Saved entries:

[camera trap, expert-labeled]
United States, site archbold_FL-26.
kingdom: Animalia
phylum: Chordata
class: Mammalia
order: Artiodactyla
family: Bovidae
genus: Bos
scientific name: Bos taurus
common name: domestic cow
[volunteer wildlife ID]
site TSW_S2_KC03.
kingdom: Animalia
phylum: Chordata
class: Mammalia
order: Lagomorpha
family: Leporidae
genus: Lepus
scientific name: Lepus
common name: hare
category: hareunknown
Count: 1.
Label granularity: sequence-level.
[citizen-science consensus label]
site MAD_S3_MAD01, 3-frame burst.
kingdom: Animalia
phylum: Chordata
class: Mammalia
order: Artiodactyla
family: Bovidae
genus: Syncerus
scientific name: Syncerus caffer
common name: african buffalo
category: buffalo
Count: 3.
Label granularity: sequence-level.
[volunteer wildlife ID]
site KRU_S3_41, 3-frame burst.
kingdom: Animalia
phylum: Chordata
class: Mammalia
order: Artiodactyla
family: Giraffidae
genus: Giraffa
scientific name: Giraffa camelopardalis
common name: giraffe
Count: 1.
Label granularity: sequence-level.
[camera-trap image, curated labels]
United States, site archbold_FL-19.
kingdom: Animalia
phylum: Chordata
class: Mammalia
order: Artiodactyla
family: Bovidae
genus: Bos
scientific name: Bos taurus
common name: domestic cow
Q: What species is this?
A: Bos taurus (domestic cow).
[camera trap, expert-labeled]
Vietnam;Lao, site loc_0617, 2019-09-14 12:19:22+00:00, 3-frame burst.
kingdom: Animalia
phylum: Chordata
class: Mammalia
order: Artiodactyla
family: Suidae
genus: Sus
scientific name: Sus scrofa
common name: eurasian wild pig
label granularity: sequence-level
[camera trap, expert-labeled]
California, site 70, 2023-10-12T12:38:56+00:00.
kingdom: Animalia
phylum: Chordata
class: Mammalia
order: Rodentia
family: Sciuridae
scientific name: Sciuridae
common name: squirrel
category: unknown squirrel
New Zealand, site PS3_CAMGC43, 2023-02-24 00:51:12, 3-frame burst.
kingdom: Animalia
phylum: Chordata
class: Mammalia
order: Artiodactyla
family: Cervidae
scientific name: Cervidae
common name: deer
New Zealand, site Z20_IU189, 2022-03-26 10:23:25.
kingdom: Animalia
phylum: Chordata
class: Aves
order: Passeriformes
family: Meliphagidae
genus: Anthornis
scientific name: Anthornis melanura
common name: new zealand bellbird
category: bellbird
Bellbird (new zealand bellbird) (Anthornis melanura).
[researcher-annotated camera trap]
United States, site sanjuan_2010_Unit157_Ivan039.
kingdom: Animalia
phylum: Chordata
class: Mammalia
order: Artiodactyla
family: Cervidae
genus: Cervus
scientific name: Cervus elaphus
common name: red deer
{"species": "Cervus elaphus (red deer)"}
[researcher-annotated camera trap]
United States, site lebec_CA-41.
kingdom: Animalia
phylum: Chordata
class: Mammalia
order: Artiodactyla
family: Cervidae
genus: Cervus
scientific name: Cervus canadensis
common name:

» TASK PROMPT
Make sure every record is repeated exactly.

» EXERCISE ANSWER
[camera trap, expert-labeled]
United States, site archbold_FL-26.
kingdom: Animalia
phylum: Chordata
class: Mammalia
order: Artiodactyla
family: Bovidae
genus: Bos
scientific name: Bos taurus
common name: domestic cow
[volunteer wildlife ID]
site TSW_S2_KC03.
kingdom: Animalia
phylum: Chordata
class: Mammalia
order: Lagomorpha
family: Leporidae
genus: Lepus
scientific name: Lepus
common name: hare
category: hareunknown
Count: 1.
Label granularity: sequence-level.
[citizen-science consensus label]
site MAD_S3_MAD01, 3-frame burst.
kingdom: Animalia
phylum: Chordata
class: Mammalia
order: Artiodactyla
family: Bovidae
genus: Syncerus
scientific name: Syncerus caffer
common name: african buffalo
category: buffalo
Count: 3.
Label granularity: sequence-level.
[volunteer wildlife ID]
site KRU_S3_41, 3-frame burst.
kingdom: Animalia
phylum: Chordata
class: Mammalia
order: Artiodactyla
family: Giraffidae
genus: Giraffa
scientific name: Giraffa camelopardalis
common name: giraffe
Count: 1.
Label granularity: sequence-level.
[camera-trap image, curated labels]
United States, site archbold_FL-19.
kingdom: Animalia
phylum: Chordata
class: Mammalia
order: Artiodactyla
family: Bovidae
genus: Bos
scientific name: Bos taurus
common name: domestic cow
Q: What species is this?
A: Bos taurus (domestic cow).
[camera trap, expert-labeled]
Vietnam;Lao, site loc_0617, 2019-09-14 12:19:22+00:00, 3-frame burst.
kingdom: Animalia
phylum: Chordata
class: Mammalia
order: Artiodactyla
family: Suidae
genus: Sus
scientific name: Sus scrofa
common name: eurasian wild pig
label granularity: sequence-level
[camera trap, expert-labeled]
California, site 70, 2023-10-12T12:38:56+00:00.
kingdom: Animalia
phylum: Chordata
class: Mammalia
order: Rodentia
family: Sciuridae
scientific name: Sciuridae
common name: squirrel
category: unknown squirrel
New Zealand, site PS3_CAMGC43, 2023-02-24 00:51:12, 3-frame burst.
kingdom: Animalia
phylum: Chordata
class: Mammalia
order: Artiodactyla
family: Cervidae
scientific name: Cervidae
common name: deer
New Zealand, site Z20_IU189, 2022-03-26 10:23:25.
kingdom: Animalia
phylum: Chordata
class: Aves
order: Passeriformes
family: Meliphagidae
genus: Anthornis
scientific name: Anthornis melanura
common name: new zealand bellbird
category: bellbird
Bellbird (new zealand bellbird) (Anthornis melanura).
[researcher-annotated camera trap]
United States, site sanjuan_2010_Unit157_Ivan039.
kingdom: Animalia
phylum: Chordata
class: Mammalia
order: Artiodactyla
family: Cervidae
genus: Cervus
scientific name: Cervus elaphus
common name: red deer
{"species": "Cervus elaphus (red deer)"}
[researcher-annotated camera trap]
United States, site lebec_CA-41.
kingdom: Animalia
phylum: Chordata
class: Mammalia
order: Artiodactyla
family: Cervidae
genus: Cervus
scientific name: Cervus canadensis
common name:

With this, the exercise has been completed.